Succumbing to the unexpected throes of love, Hester Collyer (Rachel Weisz) abandons her stable life with High Court judge William (Simon Russell Beale) for Freddie (Tom Hiddleston): a youthful pilot, formerly of the RAF. However, their romance is not easy, as we see his frivolous personality slowly evaporating when faced with her needy disposition.
Establishing itself with an intense, compact opening sequence depicting Hester’s attempted suicide, screenwriter and director Terence Davies immediately washes The Deep Blue Sea in a detailed, melancholy tone which evocatively recreates its 1950’s setting. Then, through hazy memories drawn from Hester’s delicate state of mind, Davies explores the actions and discussions which lead up to this unsettling “accident”.
Davies’ adaptation appears to both be helped and hindered by its link to Terence Rattigan’s source material. There’s little doubt that the overall spirit of the play makes the most of its exhibition on the big screen. The post-war, 1950‘s setting is perfectly encapsulated through Florian Hoffmeister’s fluid, blurry cinematography, James Merifield’s illustrative set designs and reminiscent framework. The faults, however, lie in what seems to be a reluctance to move too far from the story’s theatrical roots. At times, the dialogue-heavy scenes feel too staged and overwrought for the expansive medium of film, hampering not only the fluidity of the actors’ performances, but also their ability to portray the raw, rough emotions that their respective characters are experiencing.
It’s a testament to the three leads – Weisz, Hiddleston and Beale – that The Deep Blue Sea hits such an emotional chord despite its storytelling issues. Weisz, in particular, delivers a rapturous performance as the brittle Hester – a once strong, independent woman who loses her way under the pain of unrequited love. Hiddleston and Beale provide stalwart support as Freddie and William: the catalysts for Hester’s pain, though also potentially the cure.

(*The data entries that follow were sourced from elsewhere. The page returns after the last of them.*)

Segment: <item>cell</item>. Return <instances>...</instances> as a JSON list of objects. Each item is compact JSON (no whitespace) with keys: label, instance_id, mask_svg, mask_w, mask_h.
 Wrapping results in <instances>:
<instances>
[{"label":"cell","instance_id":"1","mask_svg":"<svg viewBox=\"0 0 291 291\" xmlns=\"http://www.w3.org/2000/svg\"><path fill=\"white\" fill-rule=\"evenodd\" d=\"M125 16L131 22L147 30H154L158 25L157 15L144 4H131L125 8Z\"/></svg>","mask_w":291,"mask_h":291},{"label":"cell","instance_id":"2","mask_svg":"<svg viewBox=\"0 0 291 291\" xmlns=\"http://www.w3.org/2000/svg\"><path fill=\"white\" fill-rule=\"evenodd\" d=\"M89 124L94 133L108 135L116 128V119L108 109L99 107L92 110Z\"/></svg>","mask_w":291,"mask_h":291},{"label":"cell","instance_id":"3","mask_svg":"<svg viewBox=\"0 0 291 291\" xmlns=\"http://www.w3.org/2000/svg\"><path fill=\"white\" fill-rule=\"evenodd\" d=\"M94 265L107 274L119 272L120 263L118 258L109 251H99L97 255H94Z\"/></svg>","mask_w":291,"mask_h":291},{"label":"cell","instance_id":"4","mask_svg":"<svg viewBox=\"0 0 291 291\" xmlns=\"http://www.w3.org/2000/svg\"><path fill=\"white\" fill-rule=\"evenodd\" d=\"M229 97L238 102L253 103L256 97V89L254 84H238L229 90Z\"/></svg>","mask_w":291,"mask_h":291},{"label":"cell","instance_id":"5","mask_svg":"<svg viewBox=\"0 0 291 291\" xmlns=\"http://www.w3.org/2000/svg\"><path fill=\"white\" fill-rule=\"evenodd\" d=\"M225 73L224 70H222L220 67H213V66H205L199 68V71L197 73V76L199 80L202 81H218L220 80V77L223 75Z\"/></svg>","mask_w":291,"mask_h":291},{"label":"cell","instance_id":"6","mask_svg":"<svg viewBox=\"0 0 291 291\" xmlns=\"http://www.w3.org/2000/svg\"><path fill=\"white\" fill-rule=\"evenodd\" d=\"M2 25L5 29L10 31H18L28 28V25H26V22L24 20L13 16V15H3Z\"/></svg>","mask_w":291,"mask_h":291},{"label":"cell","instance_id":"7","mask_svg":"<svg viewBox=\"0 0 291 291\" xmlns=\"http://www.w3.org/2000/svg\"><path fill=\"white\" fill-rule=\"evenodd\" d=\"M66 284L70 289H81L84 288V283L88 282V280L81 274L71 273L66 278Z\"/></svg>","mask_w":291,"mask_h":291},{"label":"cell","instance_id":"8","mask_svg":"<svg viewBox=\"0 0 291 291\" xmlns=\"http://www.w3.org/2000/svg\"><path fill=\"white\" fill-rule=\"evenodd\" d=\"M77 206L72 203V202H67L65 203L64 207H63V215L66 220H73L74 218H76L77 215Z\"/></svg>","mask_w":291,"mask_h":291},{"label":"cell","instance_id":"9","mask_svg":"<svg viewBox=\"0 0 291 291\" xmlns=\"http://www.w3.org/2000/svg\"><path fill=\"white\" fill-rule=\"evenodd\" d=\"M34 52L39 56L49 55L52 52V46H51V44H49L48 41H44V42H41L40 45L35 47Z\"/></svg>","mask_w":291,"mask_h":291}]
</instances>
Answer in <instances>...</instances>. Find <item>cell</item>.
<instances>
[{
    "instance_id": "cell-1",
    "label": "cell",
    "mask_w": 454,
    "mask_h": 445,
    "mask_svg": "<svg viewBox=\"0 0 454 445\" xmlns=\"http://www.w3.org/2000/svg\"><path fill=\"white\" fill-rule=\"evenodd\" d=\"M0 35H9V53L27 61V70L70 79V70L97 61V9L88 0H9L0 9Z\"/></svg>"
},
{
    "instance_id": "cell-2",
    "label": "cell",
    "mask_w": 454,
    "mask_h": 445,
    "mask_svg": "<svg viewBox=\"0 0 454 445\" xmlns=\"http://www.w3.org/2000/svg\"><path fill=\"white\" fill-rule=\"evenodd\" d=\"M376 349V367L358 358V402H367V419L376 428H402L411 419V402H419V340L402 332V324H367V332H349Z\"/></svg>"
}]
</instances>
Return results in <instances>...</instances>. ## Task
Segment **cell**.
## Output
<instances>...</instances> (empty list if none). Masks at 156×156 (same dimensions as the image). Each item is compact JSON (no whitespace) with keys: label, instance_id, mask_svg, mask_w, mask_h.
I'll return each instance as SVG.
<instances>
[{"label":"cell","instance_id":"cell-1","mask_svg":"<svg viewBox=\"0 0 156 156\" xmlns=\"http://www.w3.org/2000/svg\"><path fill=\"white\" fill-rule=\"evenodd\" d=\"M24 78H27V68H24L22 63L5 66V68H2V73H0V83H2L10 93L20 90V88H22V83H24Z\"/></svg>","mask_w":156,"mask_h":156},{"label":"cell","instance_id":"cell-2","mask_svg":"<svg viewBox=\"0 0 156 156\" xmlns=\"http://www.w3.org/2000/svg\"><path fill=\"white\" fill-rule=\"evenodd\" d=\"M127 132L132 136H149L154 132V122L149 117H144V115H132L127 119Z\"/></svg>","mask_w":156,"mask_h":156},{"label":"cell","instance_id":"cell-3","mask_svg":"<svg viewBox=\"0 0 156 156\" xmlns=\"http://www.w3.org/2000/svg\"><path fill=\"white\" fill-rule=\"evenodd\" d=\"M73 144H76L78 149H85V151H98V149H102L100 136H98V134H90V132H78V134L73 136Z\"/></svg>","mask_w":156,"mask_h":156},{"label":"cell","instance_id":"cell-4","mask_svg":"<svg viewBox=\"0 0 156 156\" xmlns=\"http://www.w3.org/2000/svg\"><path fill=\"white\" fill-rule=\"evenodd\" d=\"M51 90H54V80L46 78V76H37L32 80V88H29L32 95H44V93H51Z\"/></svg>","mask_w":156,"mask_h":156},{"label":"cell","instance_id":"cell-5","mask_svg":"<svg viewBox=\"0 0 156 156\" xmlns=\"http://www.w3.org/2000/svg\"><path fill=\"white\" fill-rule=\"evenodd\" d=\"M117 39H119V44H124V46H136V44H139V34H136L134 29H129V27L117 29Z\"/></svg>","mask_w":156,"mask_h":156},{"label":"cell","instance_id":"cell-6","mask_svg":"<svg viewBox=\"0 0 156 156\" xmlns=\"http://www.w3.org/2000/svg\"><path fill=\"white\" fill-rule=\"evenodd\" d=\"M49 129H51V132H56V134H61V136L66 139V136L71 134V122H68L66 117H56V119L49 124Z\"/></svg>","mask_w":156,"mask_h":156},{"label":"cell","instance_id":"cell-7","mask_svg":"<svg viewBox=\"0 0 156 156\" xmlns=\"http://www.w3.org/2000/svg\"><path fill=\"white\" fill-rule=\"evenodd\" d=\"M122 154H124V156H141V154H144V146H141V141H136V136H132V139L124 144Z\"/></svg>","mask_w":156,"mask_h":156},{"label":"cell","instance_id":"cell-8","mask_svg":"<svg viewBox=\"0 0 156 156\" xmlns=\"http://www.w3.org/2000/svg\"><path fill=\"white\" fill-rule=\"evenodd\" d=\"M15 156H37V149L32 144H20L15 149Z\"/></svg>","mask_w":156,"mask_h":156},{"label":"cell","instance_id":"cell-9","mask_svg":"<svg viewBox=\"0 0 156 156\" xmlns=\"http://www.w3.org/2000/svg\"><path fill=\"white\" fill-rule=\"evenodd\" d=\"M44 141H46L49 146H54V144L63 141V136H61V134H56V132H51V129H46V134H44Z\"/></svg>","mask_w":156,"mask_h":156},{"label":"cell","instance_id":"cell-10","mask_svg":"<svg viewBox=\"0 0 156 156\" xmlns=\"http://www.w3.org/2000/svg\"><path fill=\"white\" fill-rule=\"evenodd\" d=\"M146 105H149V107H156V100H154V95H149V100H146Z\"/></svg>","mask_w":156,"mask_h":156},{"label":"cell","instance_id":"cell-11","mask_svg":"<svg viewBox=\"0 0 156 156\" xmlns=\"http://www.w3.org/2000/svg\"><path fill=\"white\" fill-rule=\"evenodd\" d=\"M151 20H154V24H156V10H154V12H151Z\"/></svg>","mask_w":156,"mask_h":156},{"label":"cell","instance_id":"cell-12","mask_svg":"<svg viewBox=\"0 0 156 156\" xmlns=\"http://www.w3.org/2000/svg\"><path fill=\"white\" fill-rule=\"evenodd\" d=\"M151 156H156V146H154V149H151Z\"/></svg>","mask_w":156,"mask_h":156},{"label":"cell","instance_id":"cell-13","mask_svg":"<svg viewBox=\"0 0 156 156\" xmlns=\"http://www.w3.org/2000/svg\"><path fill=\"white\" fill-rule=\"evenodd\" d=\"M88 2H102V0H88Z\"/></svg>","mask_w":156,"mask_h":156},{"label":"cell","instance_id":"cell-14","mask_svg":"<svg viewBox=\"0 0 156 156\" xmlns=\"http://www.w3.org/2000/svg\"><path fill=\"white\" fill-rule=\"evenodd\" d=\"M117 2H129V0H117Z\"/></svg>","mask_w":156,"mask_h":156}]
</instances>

The Deep Blue Sea represents cinema at its most illustrious and assured: excellent production qualities, a director with an overwhelming eye for the screen, and a performance that utilises the astonishing talents of Rachel Weisz – an undeniably terrific actress – to the full. Unfortunately, the same can’t be said for the dialogue and storytelling, which don’t quite withstand the transition to the big screen.